Problem description -
Exact repetition of the data below is required.

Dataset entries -
•••••
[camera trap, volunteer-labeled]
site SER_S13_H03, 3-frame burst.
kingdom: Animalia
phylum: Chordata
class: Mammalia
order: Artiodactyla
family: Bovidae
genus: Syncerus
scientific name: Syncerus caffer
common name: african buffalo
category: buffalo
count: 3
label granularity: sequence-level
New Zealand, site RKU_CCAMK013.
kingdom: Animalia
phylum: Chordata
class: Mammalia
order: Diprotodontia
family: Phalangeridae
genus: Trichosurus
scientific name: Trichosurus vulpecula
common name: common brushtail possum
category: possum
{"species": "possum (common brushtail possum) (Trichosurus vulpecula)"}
•••••
Exercise result -
[camera trap, volunteer-labeled]
site SER_S13_H03, 3-frame burst.
kingdom: Animalia
phylum: Chordata
class: Mammalia
order: Artiodactyla
family: Bovidae
genus: Syncerus
scientific name: Syncerus caffer
common name: african buffalo
category: buffalo
count: 3
label granularity: sequence-level
New Zealand, site RKU_CCAMK013.
kingdom: Animalia
phylum: Chordata
class: Mammalia
order: Diprotodontia
family: Phalangeridae
genus: Trichosurus
scientific name: Trichosurus vulpecula
common name: common brushtail possum
category: possum
{"species": "possum (common brushtail possum) (Trichosurus vulpecula)"}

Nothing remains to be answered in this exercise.